Um evento pequeno e inteligente, que mostra que a mania de grandeza das bienais é a razão de sua atual decadência, está pondo a cidade de Erfurt, Alemanha, no mapa artístico internacional.
A Configura, realizada anualmente, lembra a Documenta de Kassel, cidade a 150 km de Erfurt, no centro do país, um evento quadrienal muito importante para a definição da arte contemporânea.
A semelhança está no modelo, que é o de escolha de artistas internacionais em destaque, mas a Documenta é, para o mal, bem mais ambiciosa -como mostra artigo de duas páginas na revista ``Der Spiegel" da semana passada.
A Configura começou no ano passado. Este ano o tema escolhido para a edição iniciada em 28 de junho é ``Diálogo da Cultura". O evento nasce, portanto, sob o signo do multiculturalismo, disposto a quebrar a hegemonia do Primeiro Mundo na produção estética.
``Na era da globalização da economia e da cultura, já não se pode falar em cultura `ocidental', por exemplo", diz o curador Peter Mõller, em entrevista à Folha por telefone. ``Temos de perder esses vícios de classificação da arte."
Mõller e outro curador, Detlev Pilz, deitam o olho sobre a arte não-européia. Seu mérito é fazer isso de maneira analítica, sem busca de pregações étnicas.
=======
_Enunciado 1_.
Atualize tudo desde "Um evento pequeno" até "da semana passada." no texto sobre a Configura, escrevendo "exposições" no lugar de "bienais".

[Registros salvos]
=======
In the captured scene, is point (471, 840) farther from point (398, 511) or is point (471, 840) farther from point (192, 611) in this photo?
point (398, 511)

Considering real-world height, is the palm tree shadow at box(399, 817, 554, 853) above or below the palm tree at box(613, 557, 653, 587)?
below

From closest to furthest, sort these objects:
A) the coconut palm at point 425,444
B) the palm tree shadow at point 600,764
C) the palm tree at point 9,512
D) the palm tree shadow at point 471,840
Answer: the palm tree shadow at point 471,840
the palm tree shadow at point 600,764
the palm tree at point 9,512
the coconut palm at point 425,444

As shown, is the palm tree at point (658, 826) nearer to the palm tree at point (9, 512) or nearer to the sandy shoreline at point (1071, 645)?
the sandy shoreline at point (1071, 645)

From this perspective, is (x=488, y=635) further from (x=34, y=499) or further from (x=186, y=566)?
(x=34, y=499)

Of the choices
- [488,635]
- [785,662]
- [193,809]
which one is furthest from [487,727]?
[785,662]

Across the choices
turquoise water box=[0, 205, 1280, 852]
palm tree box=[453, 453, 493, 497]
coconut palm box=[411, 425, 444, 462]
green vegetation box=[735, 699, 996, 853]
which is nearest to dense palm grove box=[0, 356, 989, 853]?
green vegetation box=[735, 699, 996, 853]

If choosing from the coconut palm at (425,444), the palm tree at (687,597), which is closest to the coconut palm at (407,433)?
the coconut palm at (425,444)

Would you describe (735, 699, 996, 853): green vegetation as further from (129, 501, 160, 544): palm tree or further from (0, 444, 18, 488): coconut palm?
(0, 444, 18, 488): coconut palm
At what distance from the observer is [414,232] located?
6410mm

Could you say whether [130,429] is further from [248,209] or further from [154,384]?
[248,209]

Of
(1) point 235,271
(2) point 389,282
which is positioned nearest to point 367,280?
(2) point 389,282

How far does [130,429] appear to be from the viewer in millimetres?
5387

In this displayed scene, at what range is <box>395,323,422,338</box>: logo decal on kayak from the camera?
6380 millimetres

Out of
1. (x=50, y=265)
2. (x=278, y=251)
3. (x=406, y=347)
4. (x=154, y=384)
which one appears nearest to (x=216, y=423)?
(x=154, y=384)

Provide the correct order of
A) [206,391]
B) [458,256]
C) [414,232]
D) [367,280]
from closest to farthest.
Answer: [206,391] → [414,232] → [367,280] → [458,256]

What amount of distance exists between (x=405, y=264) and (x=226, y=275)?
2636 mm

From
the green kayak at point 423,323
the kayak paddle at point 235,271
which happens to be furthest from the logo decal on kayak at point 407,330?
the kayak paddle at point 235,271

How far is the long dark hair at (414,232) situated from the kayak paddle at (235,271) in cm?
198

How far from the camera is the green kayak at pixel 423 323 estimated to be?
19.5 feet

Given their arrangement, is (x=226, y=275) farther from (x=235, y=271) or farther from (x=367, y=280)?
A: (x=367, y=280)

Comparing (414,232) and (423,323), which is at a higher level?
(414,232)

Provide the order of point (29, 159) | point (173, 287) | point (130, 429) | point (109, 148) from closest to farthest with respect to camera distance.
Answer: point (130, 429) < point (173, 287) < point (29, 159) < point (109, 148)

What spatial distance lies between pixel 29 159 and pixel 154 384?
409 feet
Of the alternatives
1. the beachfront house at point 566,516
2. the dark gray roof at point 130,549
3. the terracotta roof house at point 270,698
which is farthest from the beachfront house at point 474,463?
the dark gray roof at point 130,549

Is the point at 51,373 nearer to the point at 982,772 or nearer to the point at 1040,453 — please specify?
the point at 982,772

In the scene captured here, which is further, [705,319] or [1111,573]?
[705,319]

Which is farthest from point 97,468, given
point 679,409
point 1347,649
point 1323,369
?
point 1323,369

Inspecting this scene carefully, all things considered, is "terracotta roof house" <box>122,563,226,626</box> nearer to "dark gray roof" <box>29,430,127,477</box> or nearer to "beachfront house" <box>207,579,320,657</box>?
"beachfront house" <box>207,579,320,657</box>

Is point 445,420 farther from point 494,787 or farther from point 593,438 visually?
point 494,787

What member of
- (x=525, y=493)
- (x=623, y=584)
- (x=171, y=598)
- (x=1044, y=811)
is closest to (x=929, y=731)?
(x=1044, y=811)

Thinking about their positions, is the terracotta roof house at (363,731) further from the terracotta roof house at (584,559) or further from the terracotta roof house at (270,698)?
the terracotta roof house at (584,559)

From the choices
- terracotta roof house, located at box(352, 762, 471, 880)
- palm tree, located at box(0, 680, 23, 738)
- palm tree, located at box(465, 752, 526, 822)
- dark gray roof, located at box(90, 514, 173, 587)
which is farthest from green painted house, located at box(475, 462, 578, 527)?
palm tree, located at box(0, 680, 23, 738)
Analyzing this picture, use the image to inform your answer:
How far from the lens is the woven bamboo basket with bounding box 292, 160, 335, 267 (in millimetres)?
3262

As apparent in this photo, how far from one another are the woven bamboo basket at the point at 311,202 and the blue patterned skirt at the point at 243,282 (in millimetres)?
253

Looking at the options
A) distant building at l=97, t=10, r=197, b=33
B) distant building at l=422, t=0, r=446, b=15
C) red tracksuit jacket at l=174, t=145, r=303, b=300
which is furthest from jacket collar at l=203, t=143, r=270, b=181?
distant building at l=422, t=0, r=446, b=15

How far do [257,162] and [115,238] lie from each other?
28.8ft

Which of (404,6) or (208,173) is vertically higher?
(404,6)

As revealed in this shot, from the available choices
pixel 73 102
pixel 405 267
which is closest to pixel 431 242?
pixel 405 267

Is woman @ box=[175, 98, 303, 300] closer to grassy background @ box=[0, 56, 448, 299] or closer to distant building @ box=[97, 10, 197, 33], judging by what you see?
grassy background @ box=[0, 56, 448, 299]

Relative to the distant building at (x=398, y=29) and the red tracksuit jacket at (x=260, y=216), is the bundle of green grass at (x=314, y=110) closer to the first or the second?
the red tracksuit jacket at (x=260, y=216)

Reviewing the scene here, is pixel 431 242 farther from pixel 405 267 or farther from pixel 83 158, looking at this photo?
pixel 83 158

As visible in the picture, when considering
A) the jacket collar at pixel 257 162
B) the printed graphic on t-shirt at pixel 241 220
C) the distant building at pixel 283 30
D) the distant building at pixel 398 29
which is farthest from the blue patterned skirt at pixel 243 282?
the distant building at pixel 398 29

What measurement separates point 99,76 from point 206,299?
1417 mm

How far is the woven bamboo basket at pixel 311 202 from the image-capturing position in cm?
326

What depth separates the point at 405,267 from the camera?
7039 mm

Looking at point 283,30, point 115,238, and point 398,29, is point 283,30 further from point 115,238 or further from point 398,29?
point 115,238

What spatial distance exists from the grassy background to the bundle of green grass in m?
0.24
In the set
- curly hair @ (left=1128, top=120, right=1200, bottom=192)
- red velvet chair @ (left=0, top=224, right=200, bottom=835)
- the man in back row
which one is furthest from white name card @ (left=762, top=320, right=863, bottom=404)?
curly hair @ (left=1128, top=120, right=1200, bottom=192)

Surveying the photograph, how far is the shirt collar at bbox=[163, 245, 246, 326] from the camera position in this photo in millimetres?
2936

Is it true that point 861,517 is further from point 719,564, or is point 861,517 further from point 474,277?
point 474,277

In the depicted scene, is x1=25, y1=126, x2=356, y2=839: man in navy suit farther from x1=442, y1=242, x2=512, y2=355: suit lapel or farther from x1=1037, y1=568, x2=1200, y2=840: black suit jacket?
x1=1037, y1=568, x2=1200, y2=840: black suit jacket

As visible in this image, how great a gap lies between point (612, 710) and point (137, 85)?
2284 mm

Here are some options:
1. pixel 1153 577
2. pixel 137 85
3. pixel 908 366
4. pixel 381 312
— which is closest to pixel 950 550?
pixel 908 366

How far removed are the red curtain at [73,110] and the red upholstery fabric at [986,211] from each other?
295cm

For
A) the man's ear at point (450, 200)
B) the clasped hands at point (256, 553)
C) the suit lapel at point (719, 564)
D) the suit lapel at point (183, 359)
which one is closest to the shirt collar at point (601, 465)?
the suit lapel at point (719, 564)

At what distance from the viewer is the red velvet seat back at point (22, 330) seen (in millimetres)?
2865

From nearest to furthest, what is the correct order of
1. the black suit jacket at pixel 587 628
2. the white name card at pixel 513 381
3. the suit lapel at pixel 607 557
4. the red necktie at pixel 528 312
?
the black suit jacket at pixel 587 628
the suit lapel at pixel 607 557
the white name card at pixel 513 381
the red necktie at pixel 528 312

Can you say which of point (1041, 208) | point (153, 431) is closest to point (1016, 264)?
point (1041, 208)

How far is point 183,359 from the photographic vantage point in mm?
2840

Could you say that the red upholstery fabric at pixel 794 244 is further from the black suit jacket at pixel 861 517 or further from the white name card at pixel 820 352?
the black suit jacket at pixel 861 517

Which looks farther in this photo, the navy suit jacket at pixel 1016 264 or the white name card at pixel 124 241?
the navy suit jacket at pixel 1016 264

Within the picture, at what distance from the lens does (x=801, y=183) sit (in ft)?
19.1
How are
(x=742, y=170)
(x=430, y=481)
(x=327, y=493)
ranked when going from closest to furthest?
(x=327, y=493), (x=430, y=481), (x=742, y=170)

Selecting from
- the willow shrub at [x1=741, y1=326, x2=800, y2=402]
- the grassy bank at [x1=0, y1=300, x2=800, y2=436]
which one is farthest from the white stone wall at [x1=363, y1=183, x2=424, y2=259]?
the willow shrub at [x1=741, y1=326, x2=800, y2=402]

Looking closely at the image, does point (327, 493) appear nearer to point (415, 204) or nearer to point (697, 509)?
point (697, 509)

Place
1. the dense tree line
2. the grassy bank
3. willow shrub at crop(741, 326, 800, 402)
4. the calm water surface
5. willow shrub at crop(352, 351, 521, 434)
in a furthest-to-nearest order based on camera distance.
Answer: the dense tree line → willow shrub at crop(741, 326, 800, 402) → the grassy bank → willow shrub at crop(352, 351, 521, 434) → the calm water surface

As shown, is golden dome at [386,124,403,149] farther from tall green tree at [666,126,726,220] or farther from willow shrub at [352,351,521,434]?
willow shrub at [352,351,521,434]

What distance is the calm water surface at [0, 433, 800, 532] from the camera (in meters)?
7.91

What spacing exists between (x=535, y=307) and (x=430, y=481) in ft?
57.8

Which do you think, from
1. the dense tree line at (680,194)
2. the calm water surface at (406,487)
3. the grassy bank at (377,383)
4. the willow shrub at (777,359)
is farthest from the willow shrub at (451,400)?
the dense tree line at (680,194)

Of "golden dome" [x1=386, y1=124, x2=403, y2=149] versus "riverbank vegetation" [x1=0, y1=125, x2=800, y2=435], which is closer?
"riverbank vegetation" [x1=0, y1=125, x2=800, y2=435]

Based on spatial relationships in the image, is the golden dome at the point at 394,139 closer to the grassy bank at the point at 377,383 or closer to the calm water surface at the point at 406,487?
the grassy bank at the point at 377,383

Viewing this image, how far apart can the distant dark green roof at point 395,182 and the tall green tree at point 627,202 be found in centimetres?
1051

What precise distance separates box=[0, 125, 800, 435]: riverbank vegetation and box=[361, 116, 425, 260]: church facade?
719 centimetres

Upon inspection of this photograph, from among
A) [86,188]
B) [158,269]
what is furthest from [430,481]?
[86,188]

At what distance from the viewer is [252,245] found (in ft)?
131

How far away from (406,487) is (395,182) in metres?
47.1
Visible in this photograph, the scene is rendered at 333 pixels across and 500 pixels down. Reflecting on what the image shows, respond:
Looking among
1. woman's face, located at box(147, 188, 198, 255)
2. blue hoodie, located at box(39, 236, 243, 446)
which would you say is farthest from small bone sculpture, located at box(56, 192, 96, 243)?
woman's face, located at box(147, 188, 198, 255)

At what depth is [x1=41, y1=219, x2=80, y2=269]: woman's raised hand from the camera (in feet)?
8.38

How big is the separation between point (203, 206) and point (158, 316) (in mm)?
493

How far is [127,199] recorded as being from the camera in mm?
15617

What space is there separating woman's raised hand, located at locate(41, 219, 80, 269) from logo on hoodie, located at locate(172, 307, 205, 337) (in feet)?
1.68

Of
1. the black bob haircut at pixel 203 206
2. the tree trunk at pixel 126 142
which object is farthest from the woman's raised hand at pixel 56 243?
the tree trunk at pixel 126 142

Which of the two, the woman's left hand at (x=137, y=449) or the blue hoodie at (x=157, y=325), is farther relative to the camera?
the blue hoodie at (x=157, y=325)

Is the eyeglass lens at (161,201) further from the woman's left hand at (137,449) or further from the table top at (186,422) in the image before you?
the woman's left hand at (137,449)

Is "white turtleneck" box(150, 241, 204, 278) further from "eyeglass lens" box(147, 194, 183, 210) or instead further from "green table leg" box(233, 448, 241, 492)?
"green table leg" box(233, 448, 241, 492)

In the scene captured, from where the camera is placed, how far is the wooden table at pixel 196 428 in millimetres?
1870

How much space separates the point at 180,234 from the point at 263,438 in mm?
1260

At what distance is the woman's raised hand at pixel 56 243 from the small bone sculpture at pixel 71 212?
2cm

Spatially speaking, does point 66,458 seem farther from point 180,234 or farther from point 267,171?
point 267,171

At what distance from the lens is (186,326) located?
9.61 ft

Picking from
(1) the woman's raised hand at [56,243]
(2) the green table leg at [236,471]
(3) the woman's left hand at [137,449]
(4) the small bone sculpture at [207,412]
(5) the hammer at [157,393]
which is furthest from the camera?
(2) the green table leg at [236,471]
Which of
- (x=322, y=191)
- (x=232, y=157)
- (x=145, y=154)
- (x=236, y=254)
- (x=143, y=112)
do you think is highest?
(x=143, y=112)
=======
_Enunciado 2_.
Liste todas as linhas da listagem que contêm a palavra "water".

_Resultado correto 1_.
Um evento pequeno e inteligente, que mostra que a mania de grandeza das exposições é a razão de sua atual decadência, está pondo a cidade de Erfurt, Alemanha, no mapa artístico internacional.
A Configura, realizada anualmente, lembra a Documenta de Kassel, cidade a 150 km de Erfurt, no centro do país, um evento quadrienal muito importante para a definição da arte contemporânea.
A semelhança está no modelo, que é o de escolha de artistas internacionais em destaque, mas a Documenta é, para o mal, bem mais ambiciosa -como mostra artigo de duas páginas na revista ``Der Spiegel" da semana passada.

_Resultado correto 2_.
turquoise water box=[0, 205, 1280, 852]
4. the calm water surface
Answer: the dense tree line → willow shrub at crop(741, 326, 800, 402) → the grassy bank → willow shrub at crop(352, 351, 521, 434) → the calm water surface
What distance is the calm water surface at [0, 433, 800, 532] from the camera (in meters)?
2. the calm water surface at (406,487)
Based on spatial relationships in the image, is the golden dome at the point at 394,139 closer to the grassy bank at the point at 377,383 or closer to the calm water surface at the point at 406,487?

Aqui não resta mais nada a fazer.